◆ **TO DO**: Report how many lines in the material below contain the word "lowest". Give only the number.

◆ **SUPPLIED MATERIAL**:
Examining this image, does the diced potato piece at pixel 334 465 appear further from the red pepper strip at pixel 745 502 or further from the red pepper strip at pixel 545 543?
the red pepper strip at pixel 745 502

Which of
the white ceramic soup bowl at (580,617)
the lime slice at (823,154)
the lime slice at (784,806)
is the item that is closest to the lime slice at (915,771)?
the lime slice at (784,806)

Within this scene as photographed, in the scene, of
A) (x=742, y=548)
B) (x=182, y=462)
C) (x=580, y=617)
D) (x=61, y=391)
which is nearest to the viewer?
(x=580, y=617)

==

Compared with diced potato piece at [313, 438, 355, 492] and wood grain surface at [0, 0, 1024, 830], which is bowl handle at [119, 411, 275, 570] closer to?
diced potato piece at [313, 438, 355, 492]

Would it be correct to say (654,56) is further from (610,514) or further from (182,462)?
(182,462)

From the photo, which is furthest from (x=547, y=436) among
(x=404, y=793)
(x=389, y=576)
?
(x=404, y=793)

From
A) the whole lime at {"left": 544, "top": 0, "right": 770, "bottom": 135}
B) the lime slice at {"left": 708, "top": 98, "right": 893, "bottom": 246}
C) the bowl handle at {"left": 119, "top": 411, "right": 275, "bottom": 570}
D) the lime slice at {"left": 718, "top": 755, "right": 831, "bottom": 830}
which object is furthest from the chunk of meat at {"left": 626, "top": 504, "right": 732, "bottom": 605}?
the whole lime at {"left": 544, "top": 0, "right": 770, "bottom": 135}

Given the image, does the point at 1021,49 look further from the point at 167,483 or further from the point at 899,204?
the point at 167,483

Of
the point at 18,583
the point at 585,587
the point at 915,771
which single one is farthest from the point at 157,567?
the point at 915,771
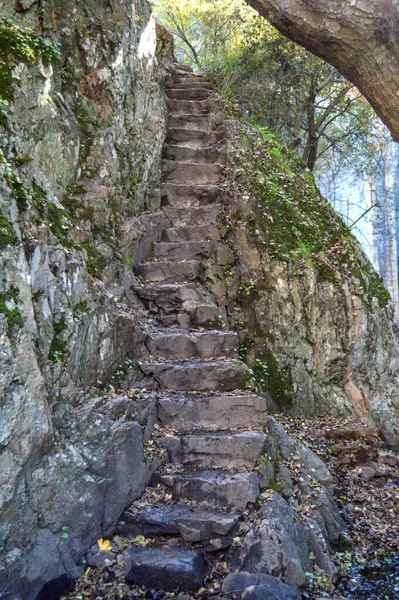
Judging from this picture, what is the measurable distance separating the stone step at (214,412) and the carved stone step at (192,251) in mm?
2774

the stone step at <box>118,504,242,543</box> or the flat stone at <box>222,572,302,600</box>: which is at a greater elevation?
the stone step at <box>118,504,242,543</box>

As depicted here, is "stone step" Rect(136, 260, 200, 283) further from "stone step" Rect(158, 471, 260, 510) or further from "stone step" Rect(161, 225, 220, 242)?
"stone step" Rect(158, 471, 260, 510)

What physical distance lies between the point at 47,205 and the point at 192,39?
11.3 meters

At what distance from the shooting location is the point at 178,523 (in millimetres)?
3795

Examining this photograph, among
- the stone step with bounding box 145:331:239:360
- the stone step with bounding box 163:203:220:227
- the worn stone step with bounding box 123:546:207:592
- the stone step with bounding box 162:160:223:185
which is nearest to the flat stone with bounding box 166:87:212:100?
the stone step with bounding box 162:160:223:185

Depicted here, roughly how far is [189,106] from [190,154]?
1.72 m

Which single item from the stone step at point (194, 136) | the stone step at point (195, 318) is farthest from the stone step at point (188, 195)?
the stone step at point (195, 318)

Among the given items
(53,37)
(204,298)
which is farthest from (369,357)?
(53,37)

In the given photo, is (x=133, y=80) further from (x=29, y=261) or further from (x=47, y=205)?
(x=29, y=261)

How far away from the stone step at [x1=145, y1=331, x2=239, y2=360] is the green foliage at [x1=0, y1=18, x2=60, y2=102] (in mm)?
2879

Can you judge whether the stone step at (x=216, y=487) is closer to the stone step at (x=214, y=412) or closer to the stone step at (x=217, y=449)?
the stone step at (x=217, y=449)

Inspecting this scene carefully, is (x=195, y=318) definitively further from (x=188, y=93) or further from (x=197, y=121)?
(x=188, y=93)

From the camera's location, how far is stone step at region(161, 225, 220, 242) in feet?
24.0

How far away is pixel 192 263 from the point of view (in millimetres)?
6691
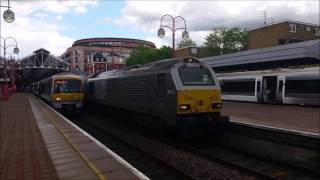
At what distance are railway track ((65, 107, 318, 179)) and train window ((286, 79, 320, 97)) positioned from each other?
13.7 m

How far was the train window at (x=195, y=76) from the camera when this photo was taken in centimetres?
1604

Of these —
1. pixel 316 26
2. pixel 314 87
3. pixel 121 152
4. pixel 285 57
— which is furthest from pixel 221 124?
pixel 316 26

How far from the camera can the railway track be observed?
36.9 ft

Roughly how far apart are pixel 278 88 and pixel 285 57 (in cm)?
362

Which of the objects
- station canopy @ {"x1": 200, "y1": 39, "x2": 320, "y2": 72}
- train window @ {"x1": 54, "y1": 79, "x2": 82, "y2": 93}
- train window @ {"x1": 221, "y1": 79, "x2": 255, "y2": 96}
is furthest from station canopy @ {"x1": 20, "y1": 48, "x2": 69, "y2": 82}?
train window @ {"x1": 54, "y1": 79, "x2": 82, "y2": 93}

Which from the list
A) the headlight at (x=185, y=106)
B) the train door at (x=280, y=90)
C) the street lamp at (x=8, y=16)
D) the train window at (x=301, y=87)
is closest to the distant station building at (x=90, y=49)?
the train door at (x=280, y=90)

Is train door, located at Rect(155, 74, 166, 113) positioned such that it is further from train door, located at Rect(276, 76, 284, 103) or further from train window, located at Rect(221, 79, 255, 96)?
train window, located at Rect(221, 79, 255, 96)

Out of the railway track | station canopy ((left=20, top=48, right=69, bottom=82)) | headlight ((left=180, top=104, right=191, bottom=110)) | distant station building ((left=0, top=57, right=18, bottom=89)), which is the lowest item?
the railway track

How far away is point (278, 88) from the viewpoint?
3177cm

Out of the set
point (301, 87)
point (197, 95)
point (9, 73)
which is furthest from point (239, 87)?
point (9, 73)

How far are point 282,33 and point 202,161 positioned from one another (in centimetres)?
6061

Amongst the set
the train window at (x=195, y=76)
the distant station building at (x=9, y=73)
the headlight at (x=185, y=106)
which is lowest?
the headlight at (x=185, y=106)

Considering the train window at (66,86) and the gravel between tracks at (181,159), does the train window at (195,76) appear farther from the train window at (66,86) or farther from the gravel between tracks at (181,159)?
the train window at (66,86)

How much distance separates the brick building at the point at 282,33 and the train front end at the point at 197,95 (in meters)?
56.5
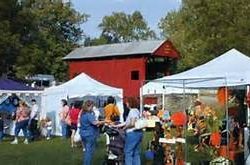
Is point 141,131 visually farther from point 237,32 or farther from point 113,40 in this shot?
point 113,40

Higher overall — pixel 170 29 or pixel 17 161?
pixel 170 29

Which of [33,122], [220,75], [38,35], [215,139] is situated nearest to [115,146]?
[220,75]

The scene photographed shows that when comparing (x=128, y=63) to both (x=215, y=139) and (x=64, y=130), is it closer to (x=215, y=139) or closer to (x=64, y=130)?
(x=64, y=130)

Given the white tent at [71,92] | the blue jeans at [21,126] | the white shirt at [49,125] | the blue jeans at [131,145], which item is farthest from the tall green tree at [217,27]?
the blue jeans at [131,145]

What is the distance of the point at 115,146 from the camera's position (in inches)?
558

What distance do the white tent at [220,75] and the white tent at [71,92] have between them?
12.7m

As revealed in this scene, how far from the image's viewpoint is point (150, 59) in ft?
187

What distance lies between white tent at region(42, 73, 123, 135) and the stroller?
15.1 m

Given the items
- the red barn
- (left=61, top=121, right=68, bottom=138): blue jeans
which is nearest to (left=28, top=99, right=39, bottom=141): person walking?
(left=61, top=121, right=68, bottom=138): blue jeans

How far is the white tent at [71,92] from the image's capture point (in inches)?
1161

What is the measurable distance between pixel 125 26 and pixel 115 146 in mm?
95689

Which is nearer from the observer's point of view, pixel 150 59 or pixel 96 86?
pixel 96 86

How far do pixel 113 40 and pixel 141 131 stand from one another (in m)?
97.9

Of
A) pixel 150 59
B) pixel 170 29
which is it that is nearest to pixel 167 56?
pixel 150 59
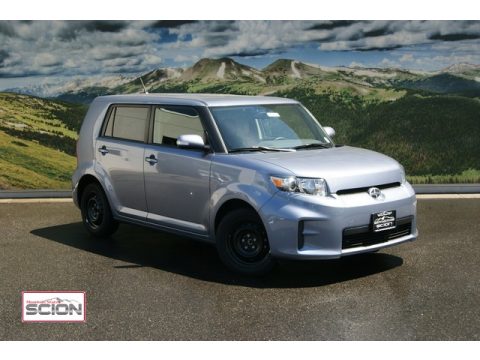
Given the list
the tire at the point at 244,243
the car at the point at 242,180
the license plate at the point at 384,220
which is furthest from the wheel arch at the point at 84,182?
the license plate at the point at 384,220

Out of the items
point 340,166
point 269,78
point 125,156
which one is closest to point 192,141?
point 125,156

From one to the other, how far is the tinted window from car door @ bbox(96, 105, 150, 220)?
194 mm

◆ **REPLY**: 2